MVP Builder
Apply →

Behavioral Economics · April 2026

The Confirmation Bias That's Keeping Your Side Project Almost Done

Last week you had four coding sessions. The codebase is cleaner than it was. You solved two problems that had been blocking you. And you are still not deployed.

This is not a motivation problem. It is a measurement problem.

You are measuring the wrong thing — and because you are measuring it consistently, it keeps reporting that everything is fine. The project is progressing. The evidence is right there in your commit history.

What you are not measuring is the one number that matters.


The Metrics That Feel Like Progress

Developers default to activity metrics because they are visible and immediate. VS Code sessions. Commits pushed. Lines written, lines deleted, lines rewritten. The codebase is larger. The architecture is cleaner. The tests pass.

All of this generates a genuine sense of forward movement. It is not irrational. These things correlate with progress in professional software work, where shipping is structurally enforced by other people's deadlines.

Solo side projects do not have that enforcement layer. Which means the correlation breaks — and the metrics decouple from the actual outcome.

The one metric that does not decouple: Is this project closer to a real user than it was seven days ago?

Binary. No reframing available. A cleaner architecture that is still not deployed has not moved the number. Four sessions of productive-feeling work that ended with zero users have not moved the number. The metric does not care about effort.

Most developers are not measuring this. They are measuring activity — and confirmation bias ensures they keep finding what they are looking for.


What Behavioral Economics Says

Dr. Anne Greul — Behavioral Economics Lecturer at UC Berkeley and founder of a Legal AI startup — studies how cognitive bias intersects with AI-assisted decision making. Her framing for this failure mode is precise:

"Wenn ich eine Annahme habe, auf der ich mein Unternehmen gründe, und dann die Metriken vor allem beobachte, die erfolgversprechend sind — Nutzerzahlen oder Retention außer Acht lasse, weil sie eine andere Geschichte zeichnen — das ist das Risiko, wo der Bias wirklich gefährlich wird."

— Dr. Anne Greul, Behavioral Economics Lecturer, UC Berkeley · founder, Legal AI startup

"If I have an assumption my company is built on, and I mainly observe the metrics that look promising — ignoring user numbers or retention because they tell a different story — that is where the bias gets genuinely dangerous."

Greul is describing founders measuring vanity metrics to protect a core assumption. But the structure is identical for a developer who has been "almost done" for three months.

The core assumption being protected is: I am the kind of person who will ship this.

Commit velocity supports that assumption. Deployed-and-in-front-of-a-real-user tests it. Confirmation bias drives you toward the metric that does not test the assumption — and away from the one that does.

Greul's observation about founders is also relevant here. She notes that the dangerous version of this bias is not a single bad decision — it is a sustained pattern of selective attention that accumulates over time without anyone noticing, including the person doing it.

For a side project with no external observers, that accumulation has no natural interruption. Six months of productive-feeling sessions with no deployment is entirely consistent with a developer who believes, genuinely, that they are making progress.


The Blackbox Parallel

Greul has a second frame that applies here, drawn from her work on Legal AI systems. She describes the failure condition as a blackbox:

"Keine Blackbox, bei der ein Ergebnis rauskommt, ohne dass der Nutzer versteht WIE es dazu kam, welche Daten verarbeitet wurden. Nur dann kann der Nutzer einwirken, erkennen dass es falsch ist, korrigieren."
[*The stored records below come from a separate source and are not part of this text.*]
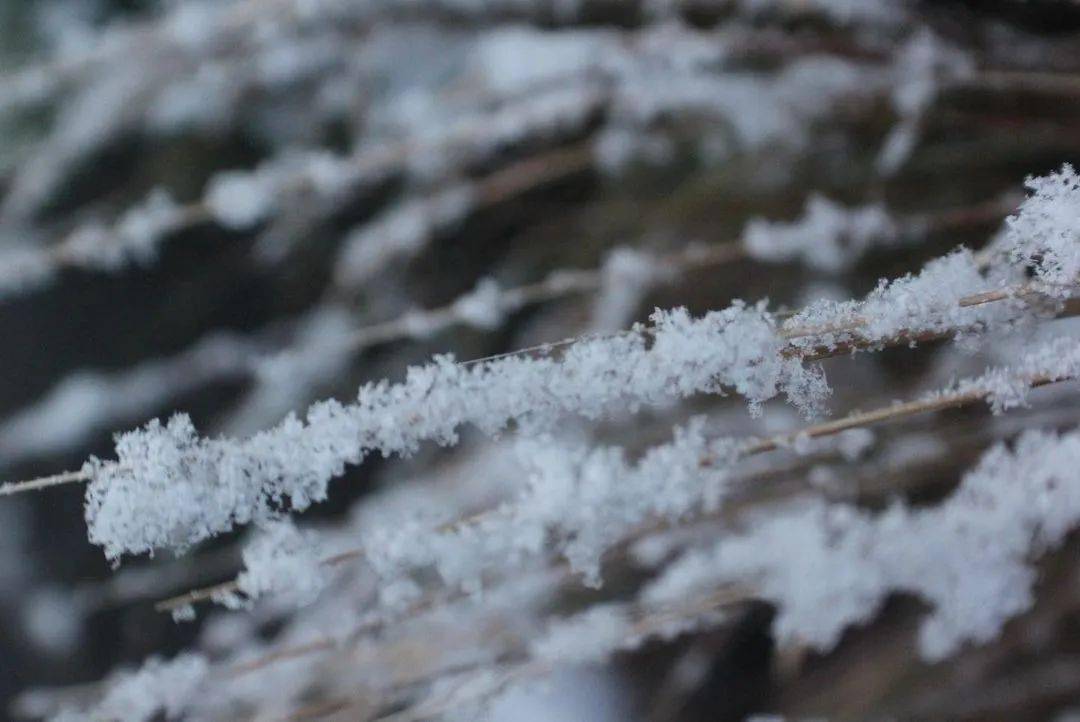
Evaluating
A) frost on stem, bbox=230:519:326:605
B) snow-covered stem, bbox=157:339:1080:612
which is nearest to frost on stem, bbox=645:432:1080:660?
snow-covered stem, bbox=157:339:1080:612

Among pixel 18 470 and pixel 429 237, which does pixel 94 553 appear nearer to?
pixel 18 470

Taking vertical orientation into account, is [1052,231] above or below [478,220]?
below

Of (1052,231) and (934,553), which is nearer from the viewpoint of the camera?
(1052,231)

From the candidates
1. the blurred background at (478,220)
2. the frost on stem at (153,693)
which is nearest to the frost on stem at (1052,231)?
the blurred background at (478,220)

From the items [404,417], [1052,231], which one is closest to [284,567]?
[404,417]

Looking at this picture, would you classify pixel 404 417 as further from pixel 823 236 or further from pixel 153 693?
pixel 823 236

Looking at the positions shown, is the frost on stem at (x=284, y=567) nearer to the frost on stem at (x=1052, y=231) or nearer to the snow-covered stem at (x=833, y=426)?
the snow-covered stem at (x=833, y=426)
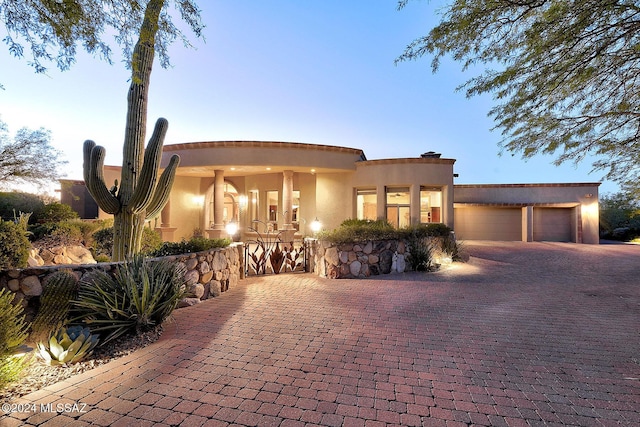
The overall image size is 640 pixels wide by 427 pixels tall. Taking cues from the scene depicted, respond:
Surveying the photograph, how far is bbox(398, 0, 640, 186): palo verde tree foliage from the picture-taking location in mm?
4258

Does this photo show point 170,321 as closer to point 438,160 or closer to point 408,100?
point 438,160

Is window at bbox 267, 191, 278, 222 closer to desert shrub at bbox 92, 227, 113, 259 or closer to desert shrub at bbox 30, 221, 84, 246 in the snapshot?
desert shrub at bbox 92, 227, 113, 259

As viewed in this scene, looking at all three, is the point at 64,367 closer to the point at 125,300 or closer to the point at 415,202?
the point at 125,300

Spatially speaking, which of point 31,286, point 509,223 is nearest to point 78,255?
point 31,286

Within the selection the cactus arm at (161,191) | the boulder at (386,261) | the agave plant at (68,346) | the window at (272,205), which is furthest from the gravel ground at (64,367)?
the window at (272,205)

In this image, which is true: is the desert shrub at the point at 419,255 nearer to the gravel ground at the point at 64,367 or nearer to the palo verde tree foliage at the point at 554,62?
the palo verde tree foliage at the point at 554,62

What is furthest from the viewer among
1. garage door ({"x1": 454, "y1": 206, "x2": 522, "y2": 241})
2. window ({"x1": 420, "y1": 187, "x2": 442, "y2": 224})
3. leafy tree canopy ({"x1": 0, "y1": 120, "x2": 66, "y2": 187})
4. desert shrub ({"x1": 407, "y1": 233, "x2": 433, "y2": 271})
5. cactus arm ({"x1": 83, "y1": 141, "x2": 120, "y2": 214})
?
garage door ({"x1": 454, "y1": 206, "x2": 522, "y2": 241})

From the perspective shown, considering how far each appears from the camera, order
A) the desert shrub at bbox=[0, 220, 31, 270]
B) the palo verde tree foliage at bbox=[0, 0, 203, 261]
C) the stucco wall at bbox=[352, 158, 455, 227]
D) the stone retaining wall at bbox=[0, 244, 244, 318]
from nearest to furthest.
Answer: the palo verde tree foliage at bbox=[0, 0, 203, 261] → the stone retaining wall at bbox=[0, 244, 244, 318] → the desert shrub at bbox=[0, 220, 31, 270] → the stucco wall at bbox=[352, 158, 455, 227]

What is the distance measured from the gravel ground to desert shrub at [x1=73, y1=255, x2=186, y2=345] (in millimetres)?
132

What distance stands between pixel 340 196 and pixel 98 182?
12.0 meters

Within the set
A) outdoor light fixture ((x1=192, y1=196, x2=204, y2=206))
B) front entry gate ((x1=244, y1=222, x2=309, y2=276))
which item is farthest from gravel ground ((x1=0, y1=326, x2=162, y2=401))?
outdoor light fixture ((x1=192, y1=196, x2=204, y2=206))

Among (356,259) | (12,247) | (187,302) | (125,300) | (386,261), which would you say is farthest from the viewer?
(386,261)

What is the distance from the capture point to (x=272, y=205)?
1744 centimetres

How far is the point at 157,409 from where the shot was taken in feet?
8.16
— Dr. Anne Greul, Behavioral Economics Lecturer, UC Berkeley · founder, Legal AI startup

"Not a blackbox where a result comes out without the user understanding HOW it came about, which data was processed. Only then can the user intervene, recognize that it is wrong, correct it."

She was describing AI systems in legal contexts. The concern is that a user who cannot see the reasoning process cannot identify the error.
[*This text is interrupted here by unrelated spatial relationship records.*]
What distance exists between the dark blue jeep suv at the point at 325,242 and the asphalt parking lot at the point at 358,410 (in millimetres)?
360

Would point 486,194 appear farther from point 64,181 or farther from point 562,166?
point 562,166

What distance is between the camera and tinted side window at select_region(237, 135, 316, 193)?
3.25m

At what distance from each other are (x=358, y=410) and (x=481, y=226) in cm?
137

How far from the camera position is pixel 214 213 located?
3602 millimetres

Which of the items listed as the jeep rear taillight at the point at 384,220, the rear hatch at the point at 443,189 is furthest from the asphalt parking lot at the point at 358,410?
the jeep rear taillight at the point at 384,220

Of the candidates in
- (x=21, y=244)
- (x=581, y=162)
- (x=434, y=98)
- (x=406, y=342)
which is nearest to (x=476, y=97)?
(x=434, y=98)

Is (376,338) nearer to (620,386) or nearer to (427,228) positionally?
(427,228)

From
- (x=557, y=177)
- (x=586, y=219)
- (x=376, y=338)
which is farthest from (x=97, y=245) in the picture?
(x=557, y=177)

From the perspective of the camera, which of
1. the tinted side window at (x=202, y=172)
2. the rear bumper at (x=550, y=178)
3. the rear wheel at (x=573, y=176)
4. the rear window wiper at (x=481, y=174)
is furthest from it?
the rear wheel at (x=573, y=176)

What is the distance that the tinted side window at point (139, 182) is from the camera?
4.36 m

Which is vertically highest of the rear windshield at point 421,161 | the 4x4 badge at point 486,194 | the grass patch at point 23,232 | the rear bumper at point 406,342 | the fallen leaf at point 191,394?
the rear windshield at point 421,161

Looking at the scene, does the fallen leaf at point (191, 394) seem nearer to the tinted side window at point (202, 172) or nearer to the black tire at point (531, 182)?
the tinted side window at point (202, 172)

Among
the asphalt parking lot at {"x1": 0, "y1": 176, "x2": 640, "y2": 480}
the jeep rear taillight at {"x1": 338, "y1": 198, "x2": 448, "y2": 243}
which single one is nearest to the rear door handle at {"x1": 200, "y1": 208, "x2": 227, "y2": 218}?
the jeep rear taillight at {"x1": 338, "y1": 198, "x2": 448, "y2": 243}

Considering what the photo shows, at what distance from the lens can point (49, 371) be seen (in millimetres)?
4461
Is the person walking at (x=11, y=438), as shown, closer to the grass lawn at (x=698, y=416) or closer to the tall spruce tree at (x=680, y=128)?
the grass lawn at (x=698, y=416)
The same structure applies to a solo side project sprint.

The developer who works alone for three months accumulates their own internal model of progress. That model is not a blackbox in the technical sense — it just has no external observer who can read it and say: you have been marking this task as "in progress" for six weeks.
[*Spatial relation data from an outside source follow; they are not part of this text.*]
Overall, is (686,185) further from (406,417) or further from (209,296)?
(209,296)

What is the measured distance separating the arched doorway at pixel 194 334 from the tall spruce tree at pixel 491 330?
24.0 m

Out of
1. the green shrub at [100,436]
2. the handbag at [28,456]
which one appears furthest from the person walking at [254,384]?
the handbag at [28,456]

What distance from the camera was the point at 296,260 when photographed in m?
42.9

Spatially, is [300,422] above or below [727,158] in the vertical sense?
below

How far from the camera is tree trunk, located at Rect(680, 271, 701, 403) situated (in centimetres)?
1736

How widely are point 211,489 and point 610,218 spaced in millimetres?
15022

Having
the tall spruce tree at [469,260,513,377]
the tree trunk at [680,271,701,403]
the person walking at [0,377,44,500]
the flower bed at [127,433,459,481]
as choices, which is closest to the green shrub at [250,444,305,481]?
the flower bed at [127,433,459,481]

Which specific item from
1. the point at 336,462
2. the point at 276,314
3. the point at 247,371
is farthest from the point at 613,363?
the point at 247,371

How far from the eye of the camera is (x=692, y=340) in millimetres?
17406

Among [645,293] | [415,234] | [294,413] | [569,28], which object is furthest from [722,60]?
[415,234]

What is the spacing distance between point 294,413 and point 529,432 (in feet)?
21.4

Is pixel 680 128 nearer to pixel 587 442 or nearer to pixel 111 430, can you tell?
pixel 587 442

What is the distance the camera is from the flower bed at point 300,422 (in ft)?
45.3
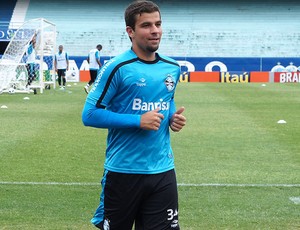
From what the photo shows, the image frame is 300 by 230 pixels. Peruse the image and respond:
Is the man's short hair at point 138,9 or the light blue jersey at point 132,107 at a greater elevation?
the man's short hair at point 138,9

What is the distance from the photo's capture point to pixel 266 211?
7.42 metres

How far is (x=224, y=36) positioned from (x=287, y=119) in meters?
33.8

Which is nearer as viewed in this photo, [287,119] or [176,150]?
[176,150]

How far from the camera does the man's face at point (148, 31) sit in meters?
4.46

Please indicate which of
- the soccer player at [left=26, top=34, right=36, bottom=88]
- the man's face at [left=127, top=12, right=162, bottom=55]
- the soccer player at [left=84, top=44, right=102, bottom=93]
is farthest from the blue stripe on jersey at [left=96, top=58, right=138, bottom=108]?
the soccer player at [left=84, top=44, right=102, bottom=93]

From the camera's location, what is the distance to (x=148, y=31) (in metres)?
4.46

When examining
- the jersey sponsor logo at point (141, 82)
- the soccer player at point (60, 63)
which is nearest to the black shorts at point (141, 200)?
the jersey sponsor logo at point (141, 82)

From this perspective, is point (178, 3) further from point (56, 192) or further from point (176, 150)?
point (56, 192)

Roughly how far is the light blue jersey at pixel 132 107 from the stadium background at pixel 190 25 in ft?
142

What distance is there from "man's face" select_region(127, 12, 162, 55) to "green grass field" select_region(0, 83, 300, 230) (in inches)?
107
A milestone review does what Greul requires of a non-blackbox system: it makes the reasoning visible. Not to an AI, but to a human who can evaluate specific context — what you committed to, what you built, whether those two things match.

This is not about accountability theater. It is about creating the conditions under which a developer can recognize and correct their own errors — rather than confirming them indefinitely.


An Independent Confirmation: The 90/10 Model

Greul's framework is not an isolated observation. Security researcher Dr. Karsten Nohl arrived at structurally the same conclusion from a different domain entirely.

Nohl, known for exposing critical vulnerabilities in mobile network protocols and SIM card cryptography, described the failure mode of enterprise AI deployments:

"Ein realistisches Ziel darf nicht sein, Menschen zu 100% zu ersetzen. Sondern 90% der Arbeit die Maschine machen lassen — und an allen wichtigen Entscheidungsstellen trotzdem noch Human in the Loop."

— Dr. Karsten Nohl, security researcher

"A realistic goal must not be to replace humans 100%. Instead, let the machine do 90% of the work — and still keep a human at every important decision point."

Greul also makes the responsibility point explicit, and it reinforces Nohl's framework from a different angle:

"100% Compliance gibt es nicht. Es braucht immer noch Personen im Unternehmen, die Experten sind und diese Verantwortung übernehmen."

— Dr. Anne Greul, Behavioral Economics Lecturer, UC Berkeley · founder, Legal AI startup

"There is no such thing as 100% compliance. You always need people who are experts and take responsibility."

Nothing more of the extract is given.